DOT told the Senate subcommittee the Dalton Highway is a strategic corridor with about $460 million invested over the past decade and an expected roughly $450 million over the next six years; senators discussed an industry fee and whether to consider industrial-road status as pipeline traffic grows.

Department of Transportation officials described the Dalton Highway as the state’s strategic energy corridor and told the Senate Finance Subcommittee they have been programming capital and maintenance work to support potential increased industry traffic.

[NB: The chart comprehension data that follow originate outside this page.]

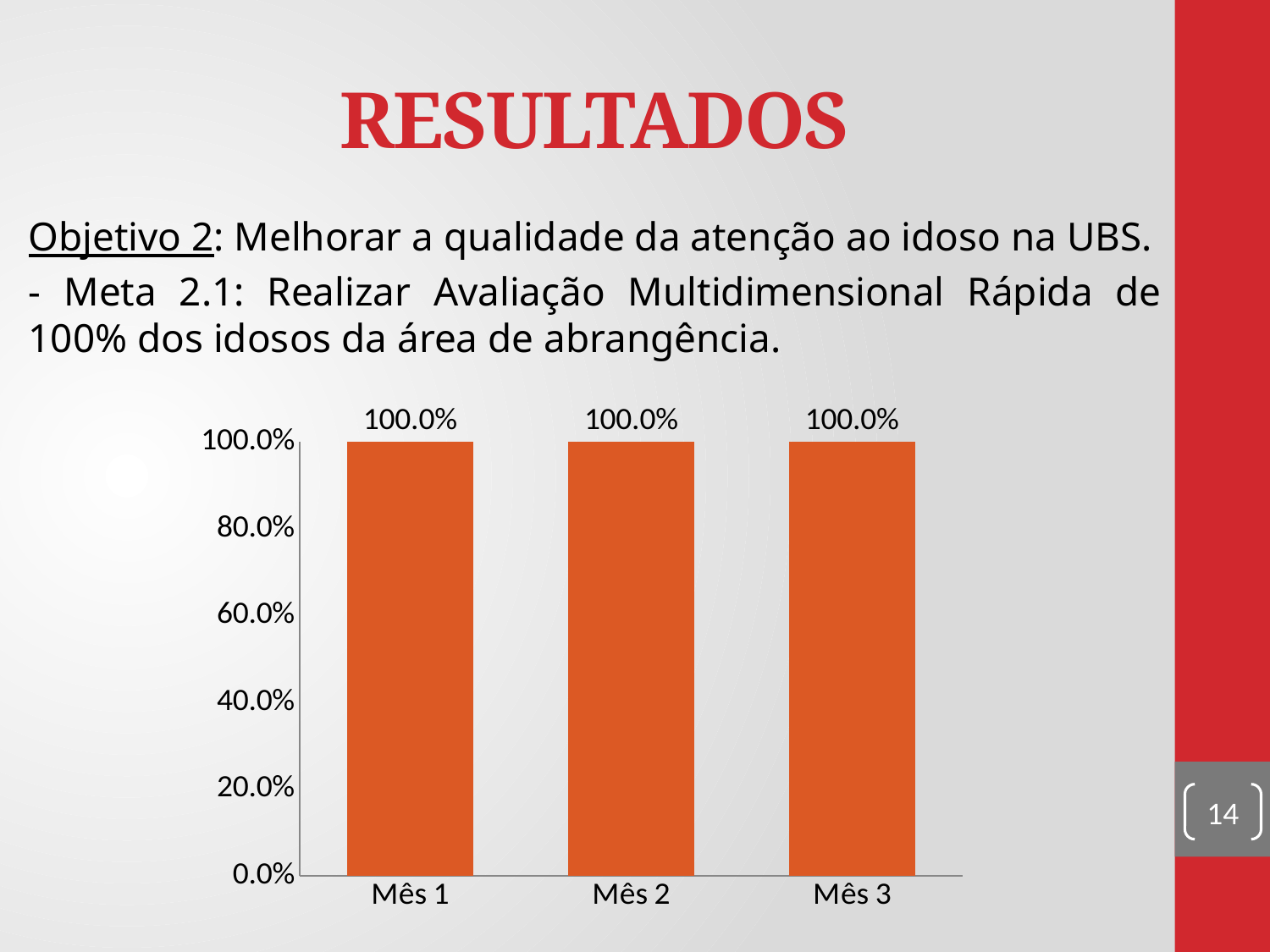
Is the value for Mês 2 greater or less than 80.0%? greater What is the highest value shown on the y axis of the chart? 100.0% What is the difference between the values for Mês 1 and Mês 3? 0.0% What is the value for Mês 2? 100.0% How many categories are shown on the x axis of the chart? 3 What kind of chart is shown on the slide? bar chart What is the value for Mês 3? 100.0% What is the value for Mês 1? 100.0% Do the values rise, fall, or stay the same from Mês 1 to Mês 3? stay the same What colour are the bars in the chart? orange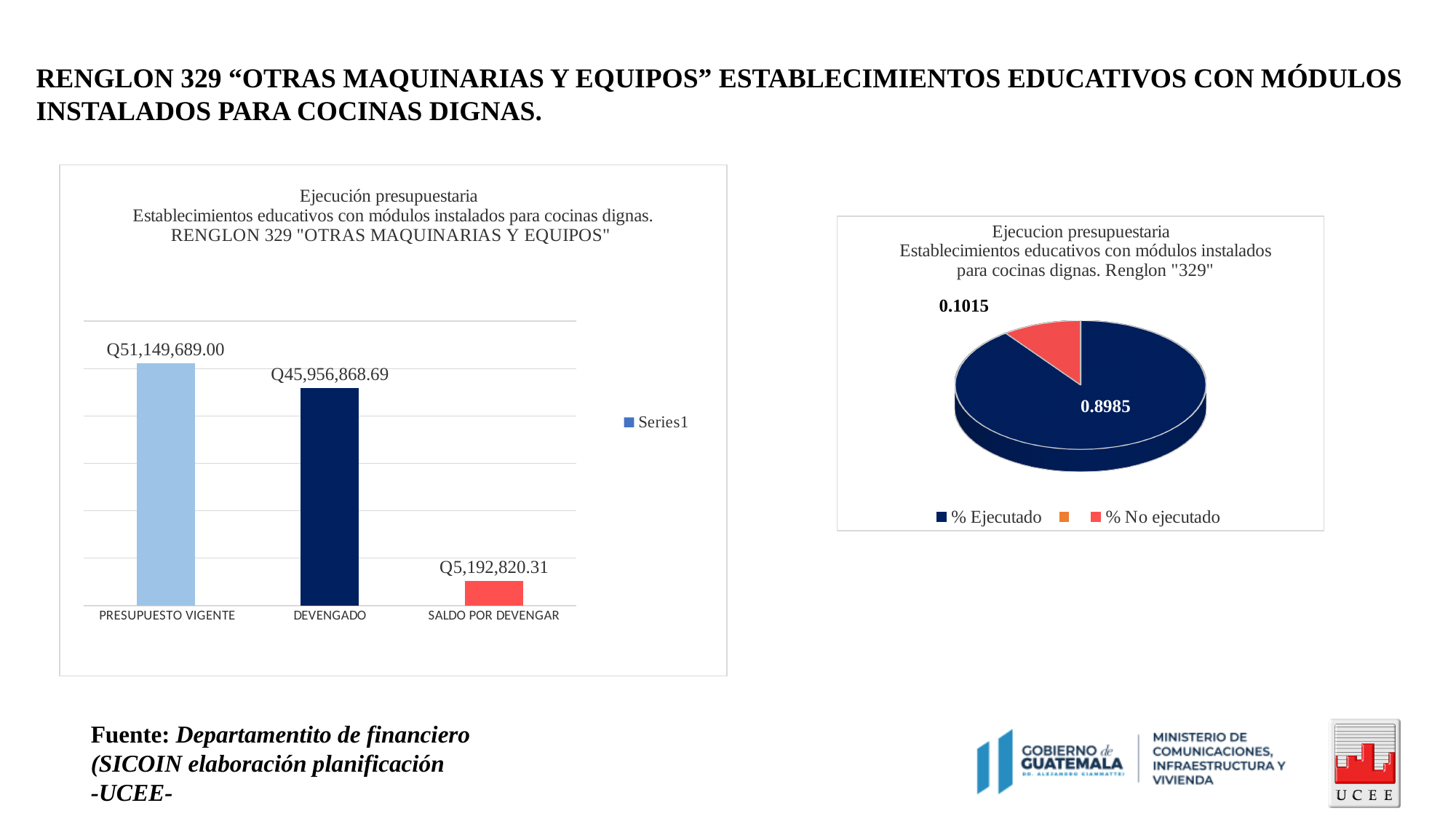
How many categories are shown in the bar chart on the left? 3 In the pie chart on the right, what is the value shown for % Ejecutado? 0.8985 In the bar chart on the left, what is the difference between PRESUPUESTO VIGENTE and DEVENGADO? Q5,192,820.31 In the bar chart on the left, what is the value for SALDO POR DEVENGAR? Q5,192,820.31 In the pie chart on the right, what is the value shown for % No ejecutado? 0.1015 In the bar chart on the left, which category has the lowest value? SALDO POR DEVENGAR In the bar chart on the left, what is the value for PRESUPUESTO VIGENTE? Q51,149,689.00 What kind of chart is the chart on the left of the slide? Bar chart In the bar chart on the left, what is the value for DEVENGADO? Q45,956,868.69 What kind of chart is the chart on the right of the slide? Pie chart In the bar chart on the left, which category has the highest value? PRESUPUESTO VIGENTE In the bar chart on the left, which is larger, DEVENGADO or SALDO POR DEVENGAR? DEVENGADO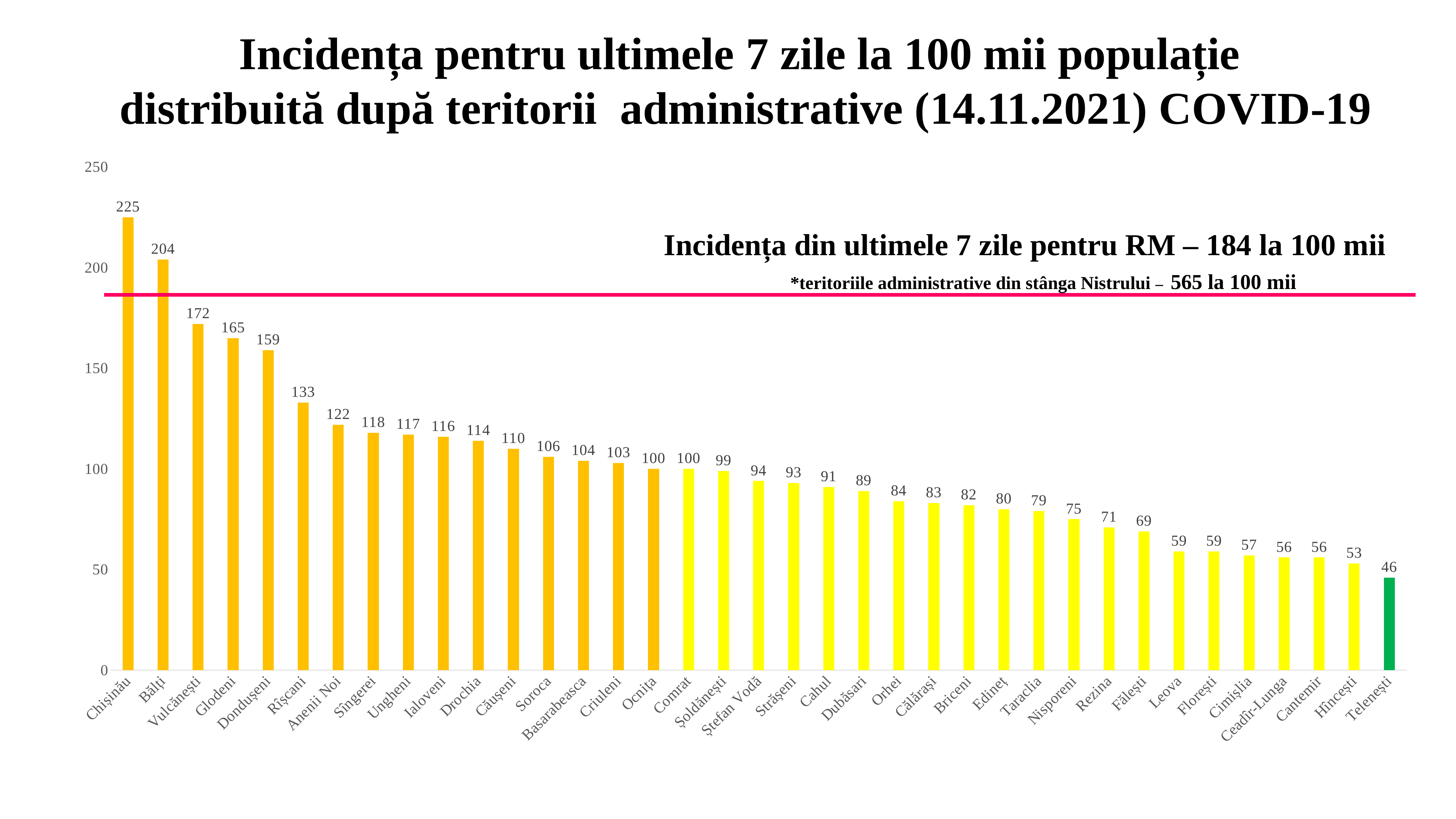
Which territory has the highest value? Chișinău Which is larger, the value for Orhei or the value for Rezina? Orhei What is the value for Glodeni? 165 What is the value for Cahul? 91 What is the value for Telenești? 46 What incidence for RM over the last 7 days is stated on the slide? 184 la 100 mii How many territories are shown on the chart? 37 Which territory has the lowest value? Telenești What is the value for Chișinău? 225 What kind of chart is shown on the slide? bar chart Do the values rise or fall from left to right along the x axis? fall What is the difference between the values for Chișinău and Bălți? 21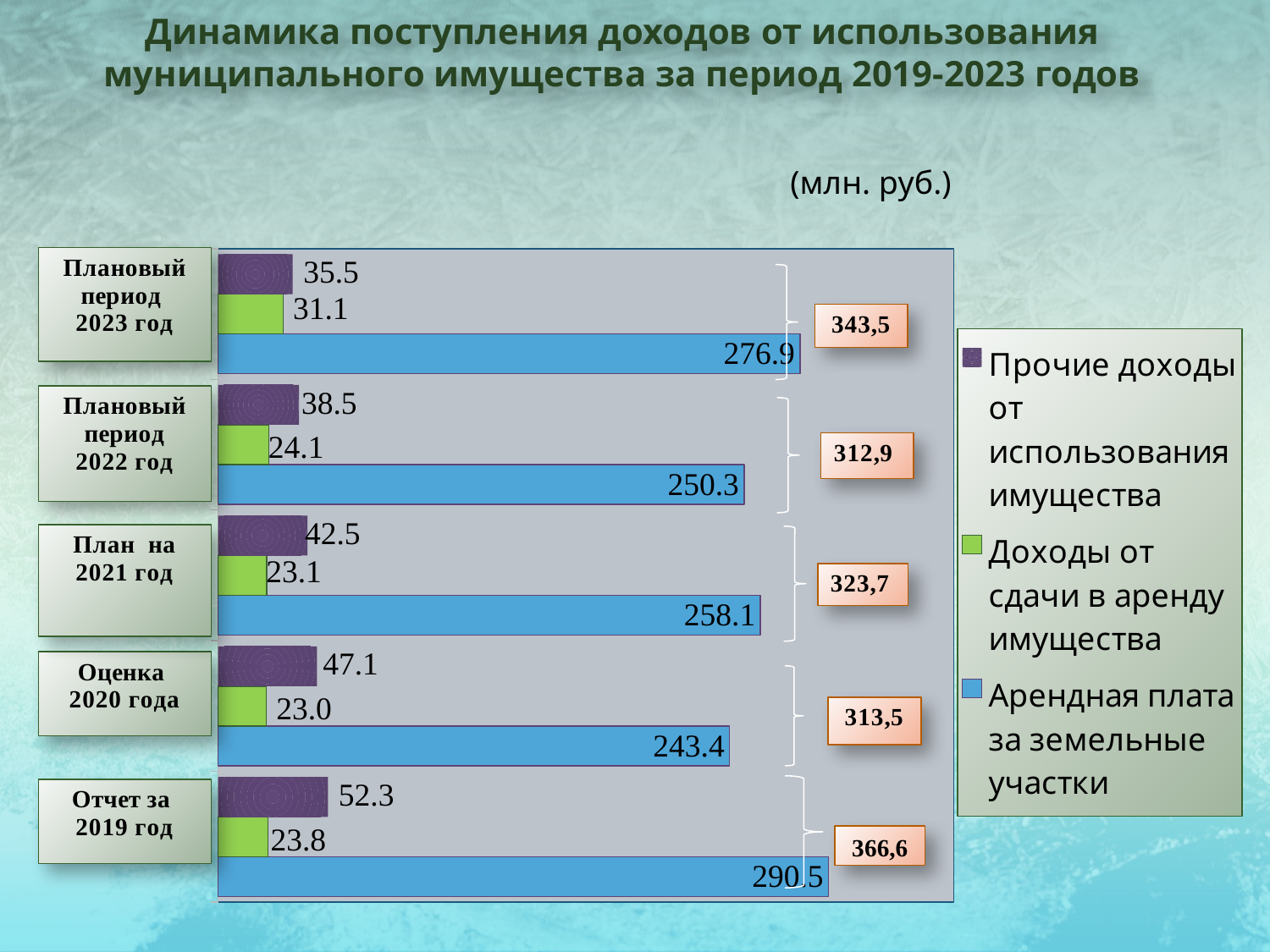
What unit of measurement is indicated on the slide for the chart values? млн. руб. Which is larger: "Доходы от сдачи в аренду имущества" for "Плановый период 2023 год" or for "План на 2021 год"? Плановый период 2023 год What is the value of "Доходы от сдачи в аренду имущества" for "Оценка 2020 года"? 23.0 What kind of chart is shown on the slide? Bar chart What total is shown in the box for "Отчет за 2019 год"? 366,6 What is the difference between the "Арендная плата за земельные участки" values for "Плановый период 2023 год" and "Плановый период 2022 год"? 26.6 How many series does the legend list? 3 What is the value of "Арендная плата за земельные участки" for "Отчет за 2019 год"? 290.5 What is the value of "Прочие доходы от использования имущества" for "Плановый период 2023 год"? 35.5 Which period has the highest value for "Прочие доходы от использования имущества"? Отчет за 2019 год Which period has the lowest value for "Арендная плата за земельные участки"? Оценка 2020 года How many periods (categories) are shown in the chart? 5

Jason Sakalaskos, Northern Region maintenance chief, said the Dalton is a mix of gravel and pavement that requires substantial blading, resurfacing and gravel each year. He told the panel the department has invested about $460,000,000 over the past 10 years and is planning roughly $450,000,000 in capital over the next six years, or roughly $45,000,000 per year on average.

Sakalaskos said a revocation of Public Land Order 5150 that returns a corridor to state control will increase DOT responsibility for wayside maintenance but should improve access to material sites managed by the Department of Natural Resources — access DOT said it needs to maintain the gravel-intensive sections of the route. “We should be able to have better access to kind of material sites along the Dalton Highway as it will be managed by DNR,” he said.

Senators pressed DOT on a governor-proposed industry fee to offset Dalton maintenance. “It made sense to me because, you know, fishermen pay a variety of fees to try to maintain their harbors,” one senator said, arguing that industry traffic imposes disproportionate wear. DOT replied the Dalton is a public road and federal funding constraints related to prior federal investment complicate converting it to a private or industrial roadway. “It is a public roadway and open to the traveling public. If it were to be a private roadway, that would not be the case,” a DOT official said.

DOT told the committee it does not yet have precise data on the percentage of commercial traffic but said the roadway is used predominantly by commercial users and that the department will provide traffic-count and design-standard data to the committee. Officials also discussed contractor options to support maintenance during any construction boom and said winter hauling conditions may be favorable for heavy loads.

The committee did not adopt a policy change; DOT agreed to return with traffic percentages, details about federal-funding constraints and other analysis to inform any fee or industrial-road consideration. The subcommittee adjourned at 08:33.